The Felony-murder Rule
“Under the felony-murder doctrine [prior to the amendments enacted by SB 1437], when the defendant or an accomplice kills someone during the commission, or attempted commission, of an inherently dangerous felony, the defendant is liable for either first or second degree murder, depending on the felony committed. If the felony is listed in section 189, the murder is of the first degree; if not, the murder is of the second degree. [Citations.]” (People v. Gonzalez (2012) 54 Cal.4th 643, 654 (Gonzalez); People v. Bryant (2013) 56 Cal.4th 959, 965.)

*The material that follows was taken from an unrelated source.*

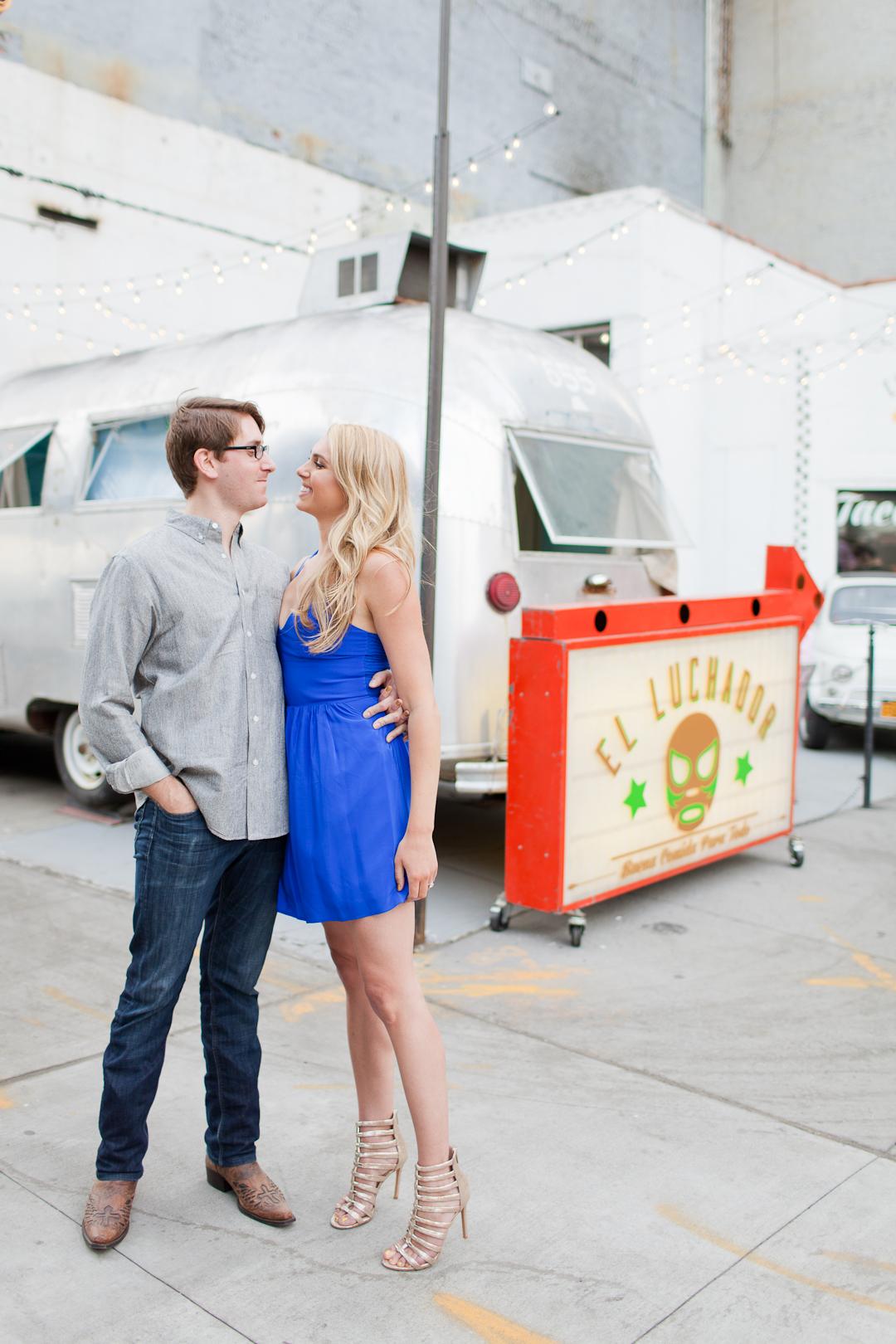 Melissa Kruse Photography - Kelley & Billy Engagement Photos-73.jpg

“Felony-murder liability does not require an intent to kill, or even implied malice, but merely an intent to commit the underlying felony. [Citation.]” (Gonzalez, supra, 54 Cal.4th at p. 654.) “ ‘The felony-murder doctrine, whose ostensible purpose is to deter those engaged in felonies from killing negligently or accidentally, operates to posit the existence of that crucial mental state – and thereby to render irrelevant evidence of actual malice or the lack thereof – when the killer is engaged in a felony whose inherent danger to human life renders logical an imputation of malice on the part of all who commit it.’ [Citations.]” (People v. Bryant, supra, 56 Cal.4th at p. 965.)
Natural and Probable Consequences
Independent of the felony-murder rule, “an aider and abettor can also be guilty of unintended crimes under the ‘natural and probable consequences’ doctrine: when the aider and abettor acts with knowledge of the criminal purpose of the direct perpetrator and with an intent or purpose either of committing, or of encouraging or facilitating commission of, the target offense, he or she is guilty of both the intended (target) crime and any other offense (the ‘nontarget offense’) committed by his or her confederate that was a ‘natural and probable consequence’ of the target crime he or she aided and abetted. [Citations.] Under the natural and probable consequences doctrine, ‘[b]ecause the nontarget offense is unintended, the mens rea of the aider and abettor with respect to that offense is irrelevant and culpability is imposed simply because a reasonable person could have foreseen the commission of the nontarget crime. It follows that the aider and abettor will always be “equally guilty” with the direct perpetrator of an unintended crime that is the natural and probable consequence of the intended crime.’ [Citation.]” (People v. Flores (2016) 2 Cal.App.5th 855, 866–867.)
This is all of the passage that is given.